DESCRIPTION OF THE TASK. Write out only the lines running from the one that contains "In the scene before" to the end of the material, both ends included.

DATA SUPPLIED.
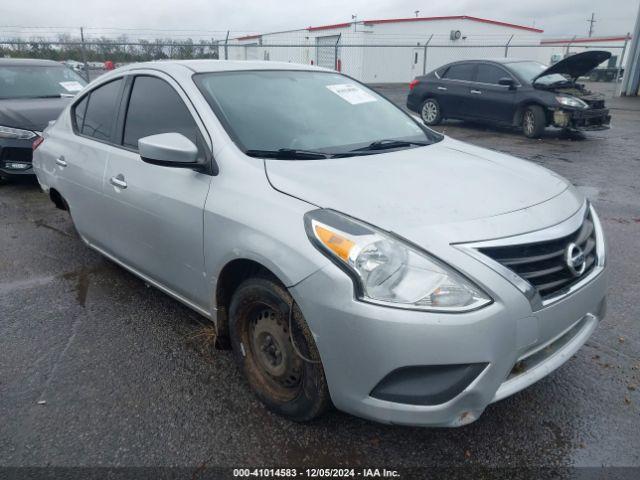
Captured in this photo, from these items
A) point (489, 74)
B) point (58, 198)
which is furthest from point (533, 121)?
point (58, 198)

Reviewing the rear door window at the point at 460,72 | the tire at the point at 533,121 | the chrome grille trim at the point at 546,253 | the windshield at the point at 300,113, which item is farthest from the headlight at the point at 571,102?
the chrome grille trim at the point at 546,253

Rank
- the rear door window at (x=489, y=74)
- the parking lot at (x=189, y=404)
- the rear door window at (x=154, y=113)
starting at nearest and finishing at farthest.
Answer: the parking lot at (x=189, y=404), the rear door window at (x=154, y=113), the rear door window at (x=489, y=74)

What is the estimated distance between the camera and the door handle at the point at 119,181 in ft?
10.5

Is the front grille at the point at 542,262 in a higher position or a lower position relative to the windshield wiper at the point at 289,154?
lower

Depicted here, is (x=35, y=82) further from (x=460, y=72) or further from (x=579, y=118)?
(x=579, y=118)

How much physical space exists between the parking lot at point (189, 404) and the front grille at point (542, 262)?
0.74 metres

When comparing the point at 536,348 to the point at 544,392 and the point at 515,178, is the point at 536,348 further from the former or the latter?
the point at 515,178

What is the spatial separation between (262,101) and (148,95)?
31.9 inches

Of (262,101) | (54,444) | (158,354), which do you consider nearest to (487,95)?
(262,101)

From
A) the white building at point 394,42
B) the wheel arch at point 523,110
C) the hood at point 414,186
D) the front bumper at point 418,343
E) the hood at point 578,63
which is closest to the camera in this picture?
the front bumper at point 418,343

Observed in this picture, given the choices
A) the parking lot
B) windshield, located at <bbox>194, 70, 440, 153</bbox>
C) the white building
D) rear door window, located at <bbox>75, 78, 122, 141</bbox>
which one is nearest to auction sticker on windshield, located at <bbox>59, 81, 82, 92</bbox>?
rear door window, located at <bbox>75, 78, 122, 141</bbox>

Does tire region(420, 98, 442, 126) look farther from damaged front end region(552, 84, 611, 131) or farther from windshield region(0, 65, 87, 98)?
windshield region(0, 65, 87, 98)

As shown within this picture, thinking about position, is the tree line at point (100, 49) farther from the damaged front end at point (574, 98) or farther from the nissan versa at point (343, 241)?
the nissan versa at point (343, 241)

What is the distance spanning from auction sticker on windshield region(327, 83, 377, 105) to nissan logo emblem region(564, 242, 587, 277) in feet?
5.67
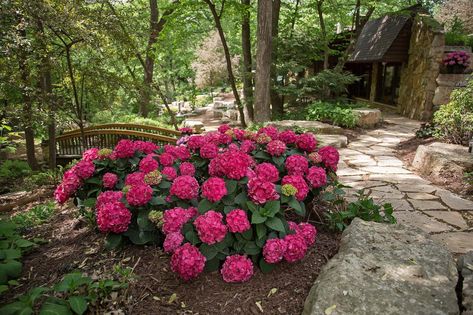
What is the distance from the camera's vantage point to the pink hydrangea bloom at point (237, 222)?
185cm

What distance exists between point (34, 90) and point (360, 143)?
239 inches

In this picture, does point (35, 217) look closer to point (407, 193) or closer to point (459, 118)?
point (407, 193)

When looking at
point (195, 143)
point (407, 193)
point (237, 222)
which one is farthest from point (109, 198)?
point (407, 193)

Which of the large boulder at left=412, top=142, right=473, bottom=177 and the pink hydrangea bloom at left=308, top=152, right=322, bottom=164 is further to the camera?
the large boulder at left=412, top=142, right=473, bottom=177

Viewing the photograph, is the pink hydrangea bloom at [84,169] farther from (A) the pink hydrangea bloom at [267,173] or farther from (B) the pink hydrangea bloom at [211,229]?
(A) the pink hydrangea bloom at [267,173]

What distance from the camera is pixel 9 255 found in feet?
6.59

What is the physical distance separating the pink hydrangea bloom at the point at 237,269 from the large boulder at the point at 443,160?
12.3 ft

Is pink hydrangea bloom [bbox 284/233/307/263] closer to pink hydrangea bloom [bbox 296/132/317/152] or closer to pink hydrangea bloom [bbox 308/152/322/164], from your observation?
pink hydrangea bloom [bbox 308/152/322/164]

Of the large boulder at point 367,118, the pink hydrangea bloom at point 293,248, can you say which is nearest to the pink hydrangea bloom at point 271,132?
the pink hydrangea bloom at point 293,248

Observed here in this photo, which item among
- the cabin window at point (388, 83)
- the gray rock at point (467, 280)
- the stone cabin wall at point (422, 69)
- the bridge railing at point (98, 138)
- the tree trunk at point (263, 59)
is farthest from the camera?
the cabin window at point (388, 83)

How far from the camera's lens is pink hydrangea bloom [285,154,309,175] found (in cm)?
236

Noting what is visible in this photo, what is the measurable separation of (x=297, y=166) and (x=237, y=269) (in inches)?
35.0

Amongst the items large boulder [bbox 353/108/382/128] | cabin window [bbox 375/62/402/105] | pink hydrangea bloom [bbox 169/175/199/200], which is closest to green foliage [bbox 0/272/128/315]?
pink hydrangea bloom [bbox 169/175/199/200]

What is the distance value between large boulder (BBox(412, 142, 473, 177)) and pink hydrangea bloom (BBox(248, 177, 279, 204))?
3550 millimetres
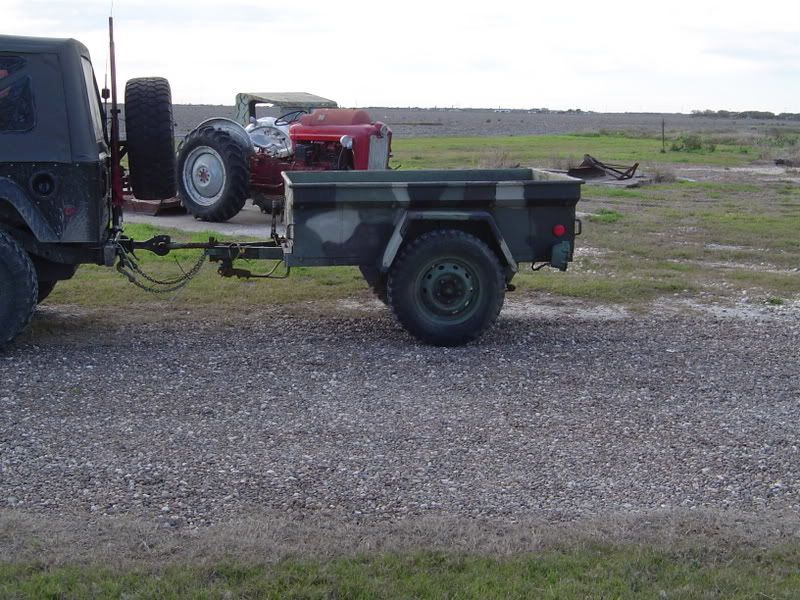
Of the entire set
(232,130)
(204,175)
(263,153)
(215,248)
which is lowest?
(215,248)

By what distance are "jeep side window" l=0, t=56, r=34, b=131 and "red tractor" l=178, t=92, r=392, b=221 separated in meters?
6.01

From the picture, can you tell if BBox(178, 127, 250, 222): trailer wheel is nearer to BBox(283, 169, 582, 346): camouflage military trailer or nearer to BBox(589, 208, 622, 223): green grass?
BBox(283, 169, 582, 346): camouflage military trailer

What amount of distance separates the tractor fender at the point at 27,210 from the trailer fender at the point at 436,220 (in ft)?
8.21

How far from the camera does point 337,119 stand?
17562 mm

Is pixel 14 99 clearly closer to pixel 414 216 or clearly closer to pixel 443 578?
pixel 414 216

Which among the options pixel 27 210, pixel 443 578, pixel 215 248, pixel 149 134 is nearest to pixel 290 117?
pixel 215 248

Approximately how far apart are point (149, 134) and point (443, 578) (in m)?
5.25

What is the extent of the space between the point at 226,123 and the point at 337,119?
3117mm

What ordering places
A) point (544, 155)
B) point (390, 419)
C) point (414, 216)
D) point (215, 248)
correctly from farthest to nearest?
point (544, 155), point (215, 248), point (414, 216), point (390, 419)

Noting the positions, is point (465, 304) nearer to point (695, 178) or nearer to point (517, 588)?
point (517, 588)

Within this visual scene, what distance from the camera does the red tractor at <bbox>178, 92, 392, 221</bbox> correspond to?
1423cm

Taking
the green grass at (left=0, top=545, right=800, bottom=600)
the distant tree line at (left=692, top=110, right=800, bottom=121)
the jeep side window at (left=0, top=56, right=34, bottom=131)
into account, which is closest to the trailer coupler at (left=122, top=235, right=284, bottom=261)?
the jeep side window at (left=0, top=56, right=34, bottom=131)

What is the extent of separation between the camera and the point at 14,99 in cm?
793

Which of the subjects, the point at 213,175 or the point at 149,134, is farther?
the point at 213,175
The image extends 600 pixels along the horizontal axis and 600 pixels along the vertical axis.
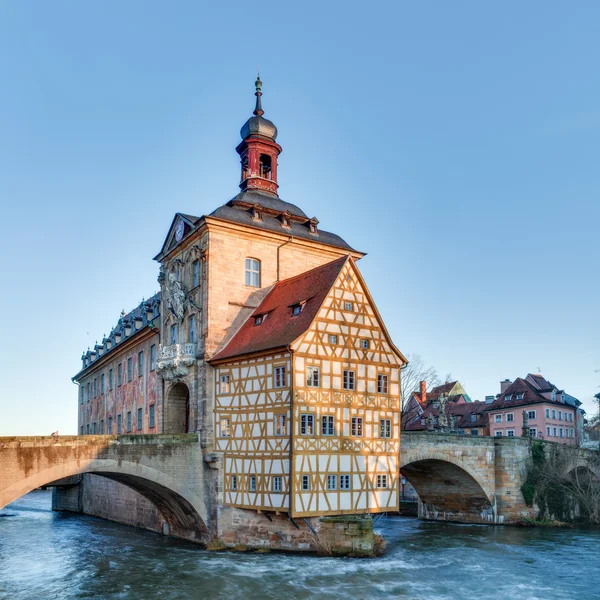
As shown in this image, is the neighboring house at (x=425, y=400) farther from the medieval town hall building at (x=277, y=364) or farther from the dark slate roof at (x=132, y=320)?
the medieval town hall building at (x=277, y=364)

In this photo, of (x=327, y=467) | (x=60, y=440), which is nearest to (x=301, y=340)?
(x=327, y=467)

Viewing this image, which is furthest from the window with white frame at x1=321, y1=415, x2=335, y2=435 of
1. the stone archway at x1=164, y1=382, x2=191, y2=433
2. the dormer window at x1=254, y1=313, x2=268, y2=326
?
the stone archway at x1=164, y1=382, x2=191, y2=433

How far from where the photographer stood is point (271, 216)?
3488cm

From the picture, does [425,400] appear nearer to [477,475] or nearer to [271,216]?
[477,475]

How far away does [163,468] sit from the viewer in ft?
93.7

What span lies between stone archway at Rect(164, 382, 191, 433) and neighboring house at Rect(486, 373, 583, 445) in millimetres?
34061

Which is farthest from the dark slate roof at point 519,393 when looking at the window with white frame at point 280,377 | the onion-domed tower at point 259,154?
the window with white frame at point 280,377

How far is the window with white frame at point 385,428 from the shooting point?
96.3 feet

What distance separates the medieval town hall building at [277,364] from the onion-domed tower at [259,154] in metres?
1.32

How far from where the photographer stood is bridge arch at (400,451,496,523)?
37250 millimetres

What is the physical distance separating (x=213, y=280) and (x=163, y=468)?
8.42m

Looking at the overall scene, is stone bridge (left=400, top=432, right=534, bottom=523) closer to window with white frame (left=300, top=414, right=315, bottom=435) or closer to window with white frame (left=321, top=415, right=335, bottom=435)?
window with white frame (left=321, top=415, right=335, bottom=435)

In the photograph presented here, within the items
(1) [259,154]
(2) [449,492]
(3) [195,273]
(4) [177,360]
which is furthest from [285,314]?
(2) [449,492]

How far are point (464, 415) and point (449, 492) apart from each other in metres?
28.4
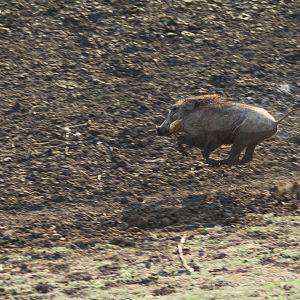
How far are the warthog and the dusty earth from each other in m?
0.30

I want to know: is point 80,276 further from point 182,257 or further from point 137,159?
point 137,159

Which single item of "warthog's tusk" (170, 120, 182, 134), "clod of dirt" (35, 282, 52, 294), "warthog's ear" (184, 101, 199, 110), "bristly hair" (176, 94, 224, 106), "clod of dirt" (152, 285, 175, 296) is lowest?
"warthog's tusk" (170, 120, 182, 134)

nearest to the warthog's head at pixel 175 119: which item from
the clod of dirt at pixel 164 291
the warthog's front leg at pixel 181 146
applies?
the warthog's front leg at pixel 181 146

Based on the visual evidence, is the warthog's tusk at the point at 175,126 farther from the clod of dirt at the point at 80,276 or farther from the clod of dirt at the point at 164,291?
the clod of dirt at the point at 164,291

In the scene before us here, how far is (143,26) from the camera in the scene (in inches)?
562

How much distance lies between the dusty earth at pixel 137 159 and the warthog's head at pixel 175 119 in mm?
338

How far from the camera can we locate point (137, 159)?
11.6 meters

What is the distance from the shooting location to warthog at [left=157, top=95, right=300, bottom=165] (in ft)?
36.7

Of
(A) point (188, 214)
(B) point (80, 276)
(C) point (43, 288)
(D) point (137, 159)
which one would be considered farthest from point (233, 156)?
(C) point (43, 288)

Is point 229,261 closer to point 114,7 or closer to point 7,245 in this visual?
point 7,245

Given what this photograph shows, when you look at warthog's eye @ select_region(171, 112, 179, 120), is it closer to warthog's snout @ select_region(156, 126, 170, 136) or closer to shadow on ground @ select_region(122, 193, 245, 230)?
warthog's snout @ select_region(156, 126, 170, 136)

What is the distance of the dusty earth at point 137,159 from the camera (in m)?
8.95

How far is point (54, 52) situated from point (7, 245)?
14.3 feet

RESPONSE TO THE EXERCISE.
In the scene before us here, how far is (143,26) from the camera in the scene (in inches)?
562

How much distance lies between the dusty earth at pixel 137 159 and the warthog's head at pixel 175 119 in mm?
338

How far from the camera can we locate point (137, 159)?
11.6 meters

What is the distance from the shooting location to warthog at [left=157, top=95, right=300, bottom=165] (in ft)?
36.7

Of
(A) point (188, 214)
(B) point (80, 276)
(C) point (43, 288)
(D) point (137, 159)
which one would be considered farthest from point (233, 156)?
(C) point (43, 288)

Is point 229,261 closer to point 114,7 or closer to point 7,245 in this visual?
point 7,245

Given what this photograph shows, when you look at warthog's eye @ select_region(171, 112, 179, 120), is it closer to warthog's snout @ select_region(156, 126, 170, 136) or closer to shadow on ground @ select_region(122, 193, 245, 230)?
warthog's snout @ select_region(156, 126, 170, 136)

What is the distance of the dusty earth at point 137,159 from the camera (in m)?
8.95

How far is point (54, 52) situated from point (7, 245)?
14.3 feet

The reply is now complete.